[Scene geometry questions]

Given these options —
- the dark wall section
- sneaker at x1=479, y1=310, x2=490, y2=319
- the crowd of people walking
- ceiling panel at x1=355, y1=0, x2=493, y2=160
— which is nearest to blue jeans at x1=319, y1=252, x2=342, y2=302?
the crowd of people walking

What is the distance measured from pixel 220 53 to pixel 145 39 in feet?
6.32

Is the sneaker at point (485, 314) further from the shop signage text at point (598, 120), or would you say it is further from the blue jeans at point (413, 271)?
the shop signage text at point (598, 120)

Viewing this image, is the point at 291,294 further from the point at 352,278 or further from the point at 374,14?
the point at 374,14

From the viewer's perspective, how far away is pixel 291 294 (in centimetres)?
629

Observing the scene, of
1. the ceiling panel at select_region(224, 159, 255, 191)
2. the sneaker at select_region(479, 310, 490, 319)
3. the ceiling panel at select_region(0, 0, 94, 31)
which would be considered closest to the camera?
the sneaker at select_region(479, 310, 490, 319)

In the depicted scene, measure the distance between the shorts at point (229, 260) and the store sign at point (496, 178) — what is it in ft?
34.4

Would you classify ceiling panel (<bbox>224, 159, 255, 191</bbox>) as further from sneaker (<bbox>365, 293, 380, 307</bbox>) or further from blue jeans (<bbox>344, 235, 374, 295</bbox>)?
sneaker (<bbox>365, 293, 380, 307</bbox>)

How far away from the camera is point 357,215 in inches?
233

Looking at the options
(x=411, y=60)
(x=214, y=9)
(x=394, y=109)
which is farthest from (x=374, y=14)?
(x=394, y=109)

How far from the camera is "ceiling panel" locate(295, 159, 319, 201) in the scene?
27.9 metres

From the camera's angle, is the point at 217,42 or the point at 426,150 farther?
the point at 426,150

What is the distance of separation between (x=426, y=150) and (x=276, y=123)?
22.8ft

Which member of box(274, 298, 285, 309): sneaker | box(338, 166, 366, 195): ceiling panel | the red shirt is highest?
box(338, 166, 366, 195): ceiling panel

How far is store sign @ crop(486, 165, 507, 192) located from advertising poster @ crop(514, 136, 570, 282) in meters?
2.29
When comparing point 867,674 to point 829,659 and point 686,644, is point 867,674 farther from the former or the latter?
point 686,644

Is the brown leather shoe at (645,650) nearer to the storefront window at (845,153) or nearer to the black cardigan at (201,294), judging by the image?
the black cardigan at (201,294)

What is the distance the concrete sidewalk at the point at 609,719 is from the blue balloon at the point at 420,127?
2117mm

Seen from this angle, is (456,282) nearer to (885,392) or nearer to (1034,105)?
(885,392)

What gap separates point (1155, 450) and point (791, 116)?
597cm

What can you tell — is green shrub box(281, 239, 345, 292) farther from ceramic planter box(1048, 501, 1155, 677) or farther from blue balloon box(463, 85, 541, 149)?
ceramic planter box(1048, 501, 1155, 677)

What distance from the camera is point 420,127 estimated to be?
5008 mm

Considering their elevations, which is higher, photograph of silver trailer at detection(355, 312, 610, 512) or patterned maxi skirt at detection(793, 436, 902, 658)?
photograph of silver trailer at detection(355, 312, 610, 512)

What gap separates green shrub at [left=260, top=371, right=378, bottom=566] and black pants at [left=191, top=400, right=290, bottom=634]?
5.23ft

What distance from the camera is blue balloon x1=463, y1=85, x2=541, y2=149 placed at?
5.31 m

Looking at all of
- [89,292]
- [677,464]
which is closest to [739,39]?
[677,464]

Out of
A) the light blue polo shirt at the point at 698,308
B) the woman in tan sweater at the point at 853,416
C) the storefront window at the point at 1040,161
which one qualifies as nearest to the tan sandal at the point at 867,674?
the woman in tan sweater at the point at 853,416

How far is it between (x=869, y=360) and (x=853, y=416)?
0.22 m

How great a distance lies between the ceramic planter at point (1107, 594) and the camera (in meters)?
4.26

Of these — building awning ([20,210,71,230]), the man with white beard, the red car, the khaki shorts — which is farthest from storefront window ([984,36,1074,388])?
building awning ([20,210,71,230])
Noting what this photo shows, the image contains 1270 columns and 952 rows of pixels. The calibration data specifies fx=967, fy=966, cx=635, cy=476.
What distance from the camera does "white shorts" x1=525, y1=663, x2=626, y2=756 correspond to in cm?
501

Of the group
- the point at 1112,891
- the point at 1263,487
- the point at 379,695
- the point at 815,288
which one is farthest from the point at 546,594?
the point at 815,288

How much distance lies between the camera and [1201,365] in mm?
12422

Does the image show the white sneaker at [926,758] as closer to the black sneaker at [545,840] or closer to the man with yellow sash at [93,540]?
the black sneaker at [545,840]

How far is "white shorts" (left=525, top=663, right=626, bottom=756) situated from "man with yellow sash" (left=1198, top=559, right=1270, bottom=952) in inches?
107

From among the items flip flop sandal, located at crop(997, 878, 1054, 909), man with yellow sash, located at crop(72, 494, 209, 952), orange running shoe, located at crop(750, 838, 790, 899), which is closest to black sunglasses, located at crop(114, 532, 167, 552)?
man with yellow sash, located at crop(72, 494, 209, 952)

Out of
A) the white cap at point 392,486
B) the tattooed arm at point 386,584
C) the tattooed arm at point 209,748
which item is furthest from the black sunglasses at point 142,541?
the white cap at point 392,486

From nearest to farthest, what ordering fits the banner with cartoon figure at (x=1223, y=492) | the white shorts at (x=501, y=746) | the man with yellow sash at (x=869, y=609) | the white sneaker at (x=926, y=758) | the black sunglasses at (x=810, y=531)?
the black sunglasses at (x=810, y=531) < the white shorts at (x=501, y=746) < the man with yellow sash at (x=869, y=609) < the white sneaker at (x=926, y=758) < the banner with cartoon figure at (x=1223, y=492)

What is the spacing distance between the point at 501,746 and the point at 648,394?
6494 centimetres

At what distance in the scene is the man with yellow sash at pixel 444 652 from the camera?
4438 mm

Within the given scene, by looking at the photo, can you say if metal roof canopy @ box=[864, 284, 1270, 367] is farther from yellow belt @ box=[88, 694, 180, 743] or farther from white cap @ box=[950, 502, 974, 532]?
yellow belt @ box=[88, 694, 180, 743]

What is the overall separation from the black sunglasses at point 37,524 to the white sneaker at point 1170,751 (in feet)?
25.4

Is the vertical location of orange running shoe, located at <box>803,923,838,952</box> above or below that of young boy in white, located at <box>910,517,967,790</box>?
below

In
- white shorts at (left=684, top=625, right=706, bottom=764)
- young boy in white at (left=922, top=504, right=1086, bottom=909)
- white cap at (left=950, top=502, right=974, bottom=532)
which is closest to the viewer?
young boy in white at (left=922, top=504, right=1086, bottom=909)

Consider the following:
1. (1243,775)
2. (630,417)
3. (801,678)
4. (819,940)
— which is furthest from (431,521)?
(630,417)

§ **Given request**
Can you convert the part of the records that opens with the line containing "In the depicted" and closes with the line containing "27.9 metres" into a Markdown table with the columns Row and Line, leaving out blank lines?

§ **Response to the task**
| Row | Line |
|---|---|
| 1 | In the depicted scene, measure the distance between the shorts at point (229, 260) and the store sign at point (496, 178) — what is it in ft? |
| 2 | 34.4 |
| 3 | Would you classify ceiling panel (<bbox>224, 159, 255, 191</bbox>) as further from sneaker (<bbox>365, 293, 380, 307</bbox>) or further from blue jeans (<bbox>344, 235, 374, 295</bbox>)? |
| 4 | sneaker (<bbox>365, 293, 380, 307</bbox>) |
| 5 | How far away from the camera is point 357,215 in inches? |
| 6 | 233 |
| 7 | Looking at the options |
| 8 | (x=411, y=60) |
| 9 | (x=214, y=9) |
| 10 | (x=394, y=109) |
| 11 | which is farthest from (x=374, y=14)? |
| 12 | (x=394, y=109) |
| 13 | How far from the camera is "ceiling panel" locate(295, 159, 319, 201) in the scene? |
| 14 | 27.9 metres |